* [THE DATA]
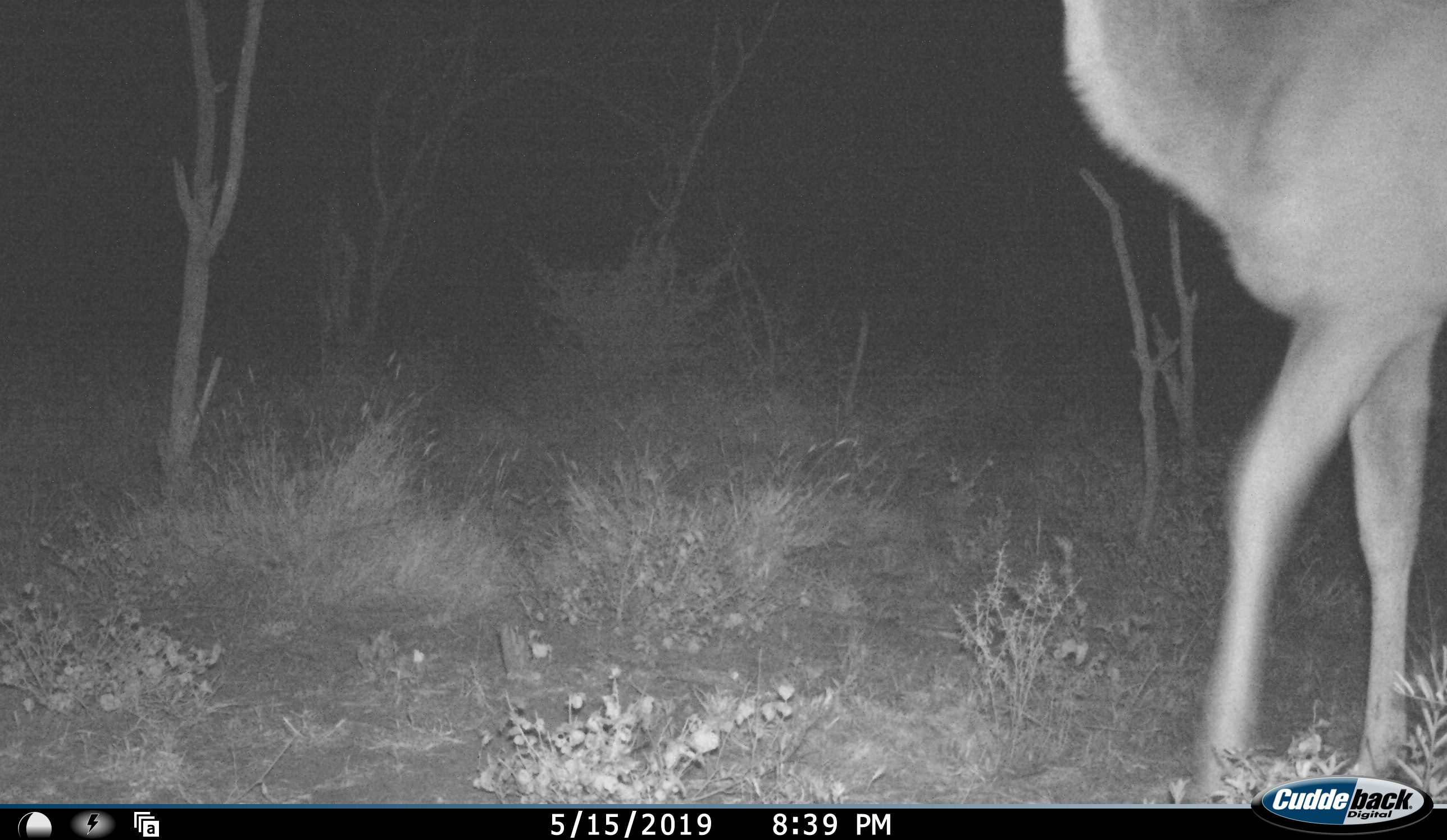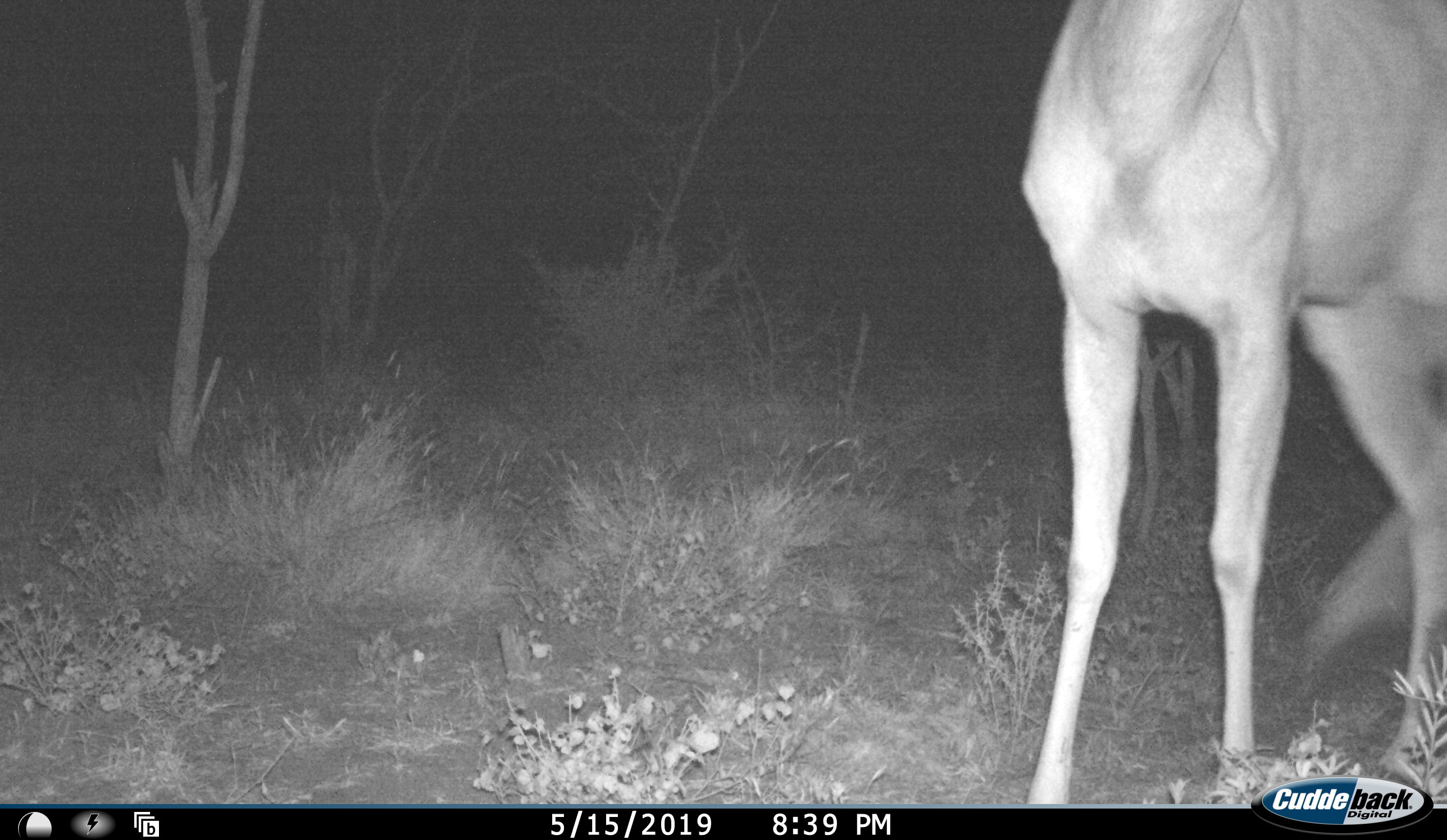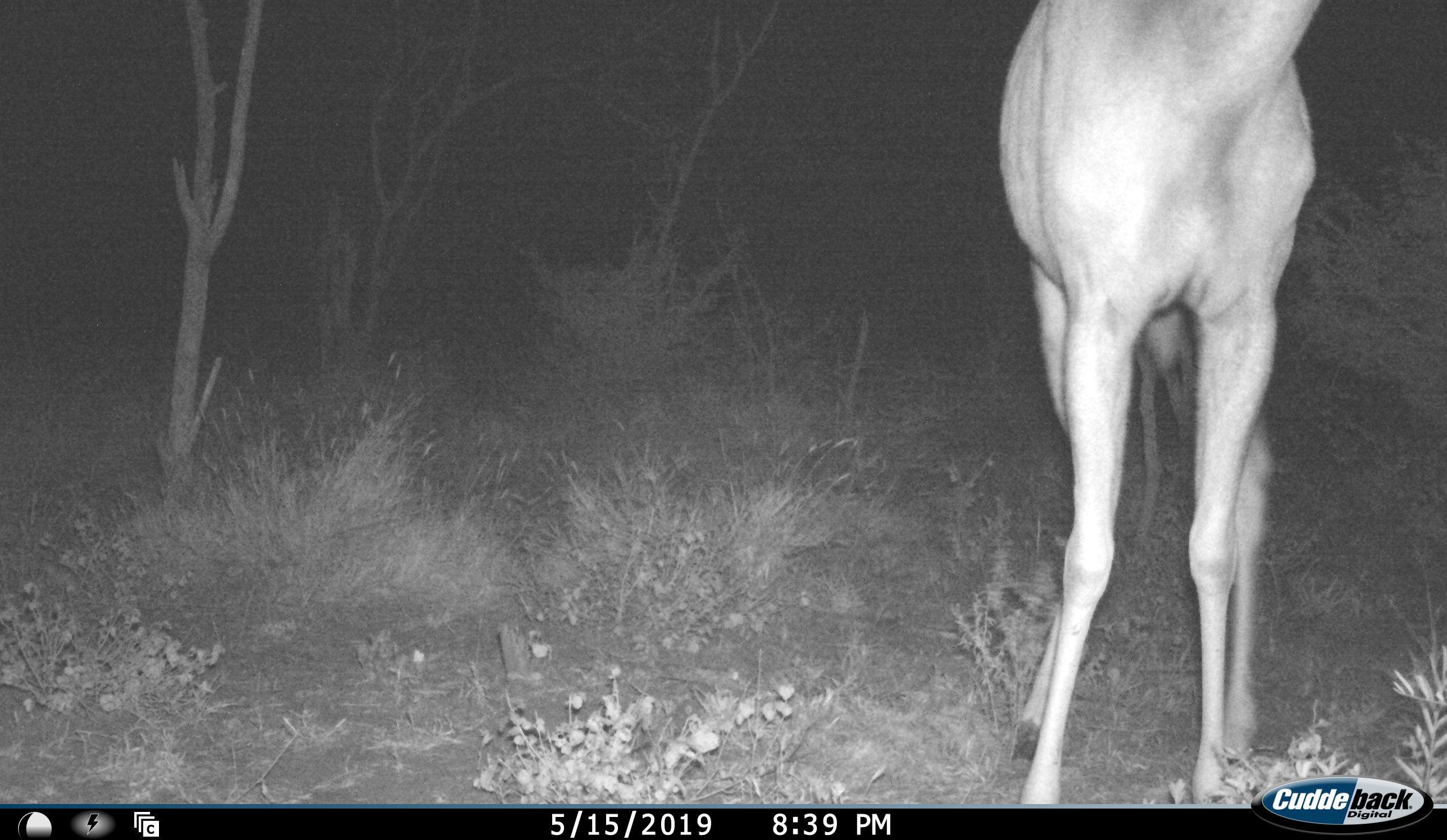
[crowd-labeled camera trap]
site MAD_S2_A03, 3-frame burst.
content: unidentified animal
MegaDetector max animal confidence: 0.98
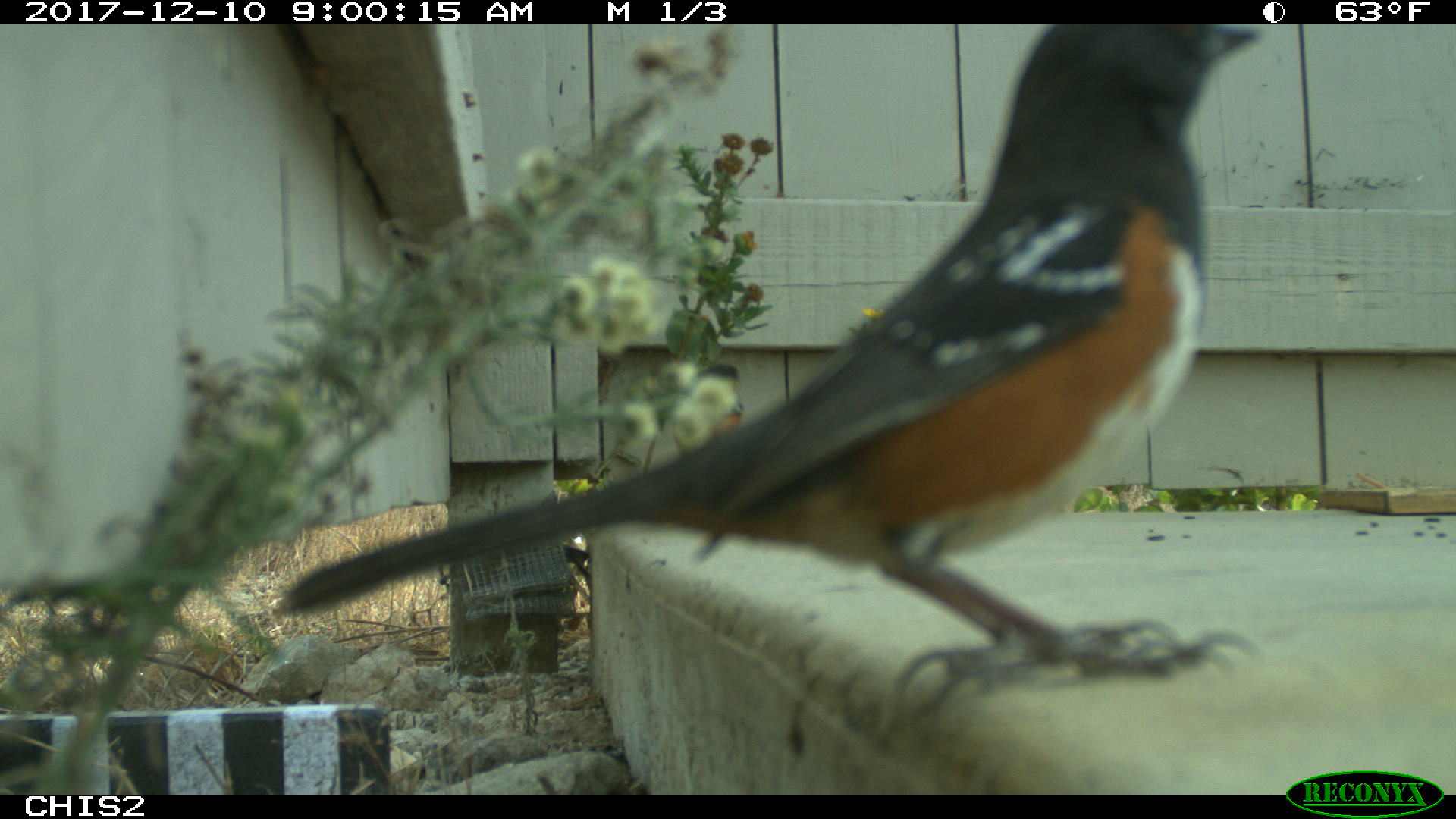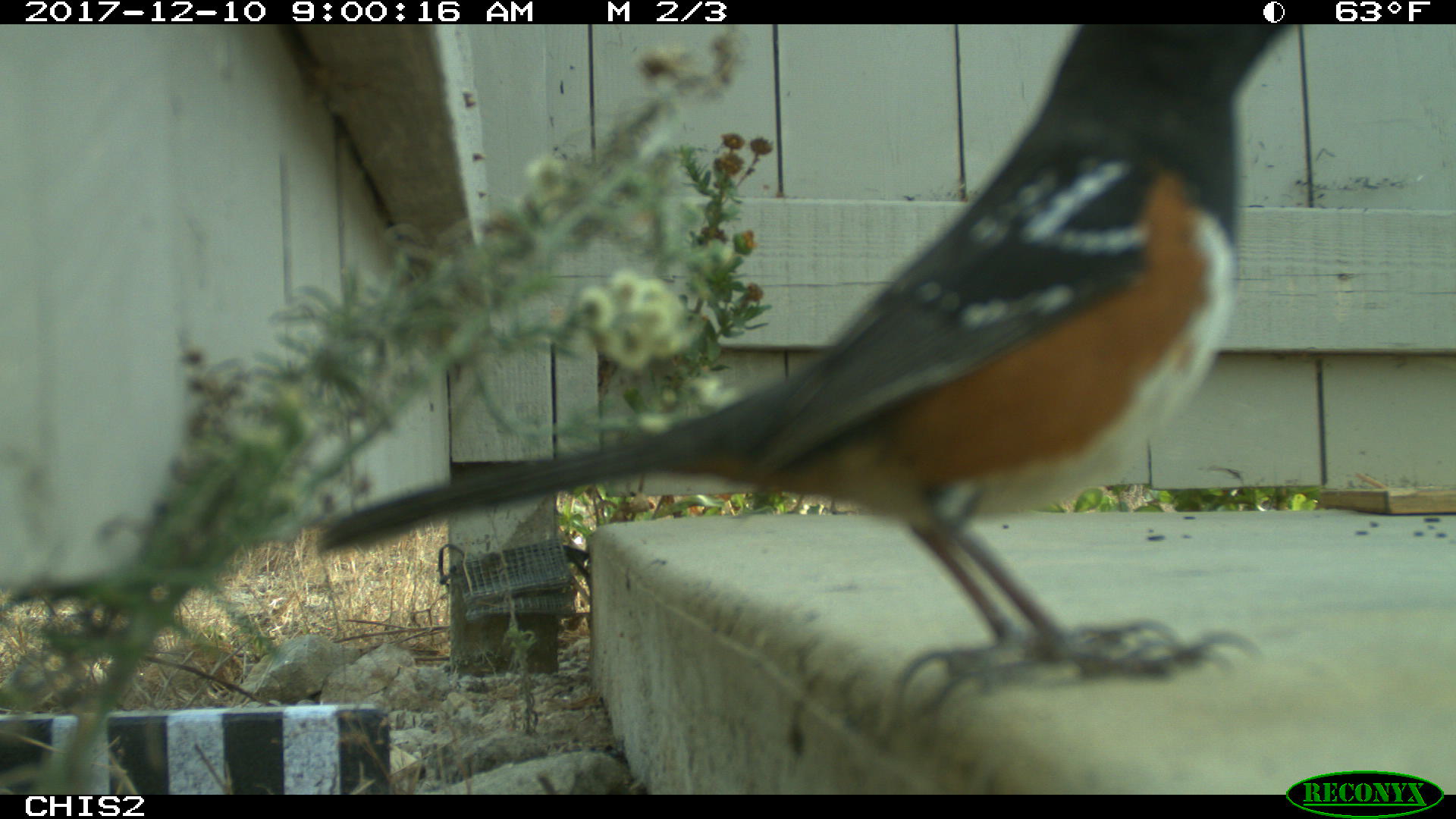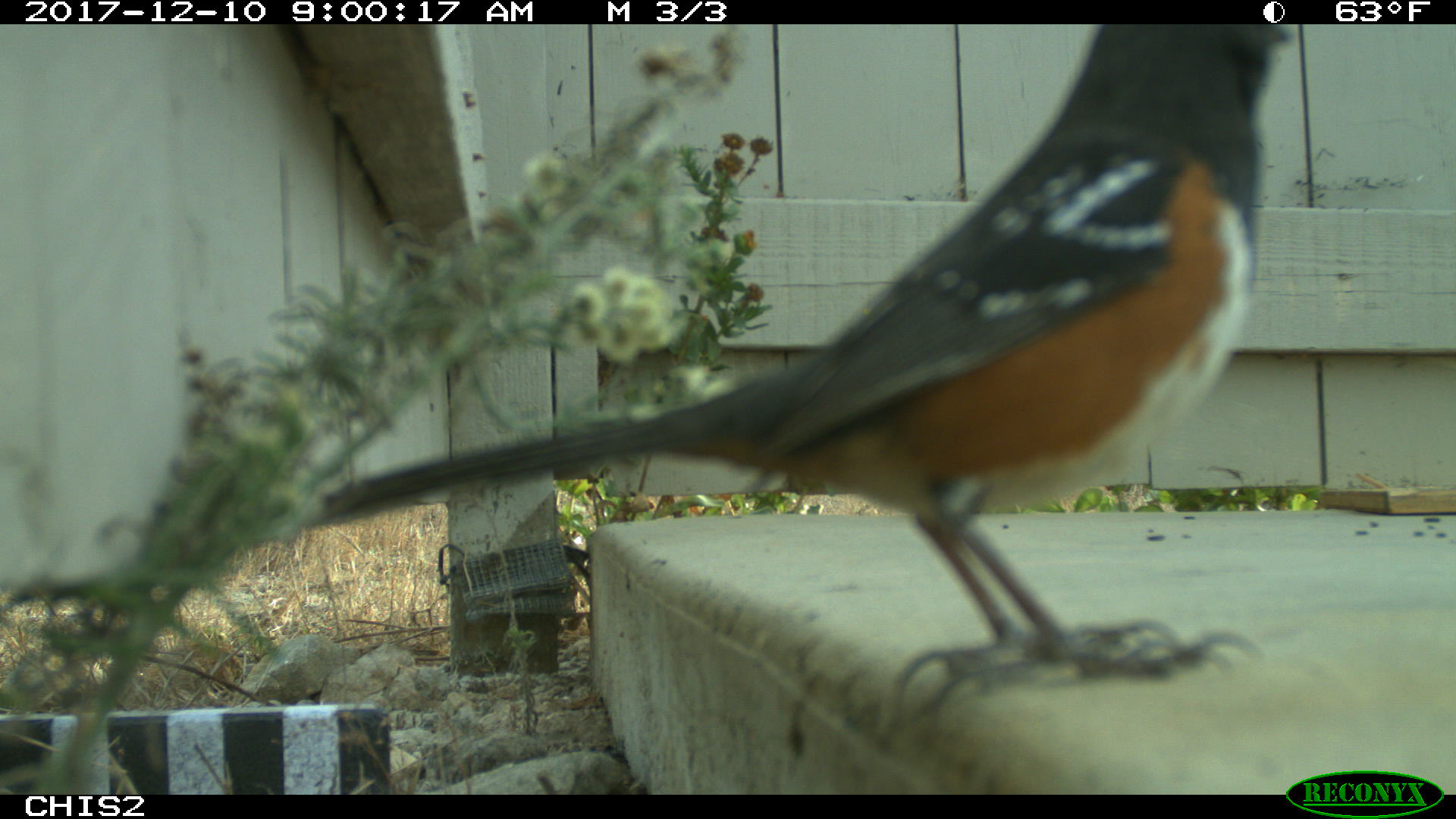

* [PROBLEM DETAILS] The task calls for every line of the material that contains the string "animal".

* [COMPLETED TASK]
content: unidentified animal
MegaDetector max animal confidence: 0.98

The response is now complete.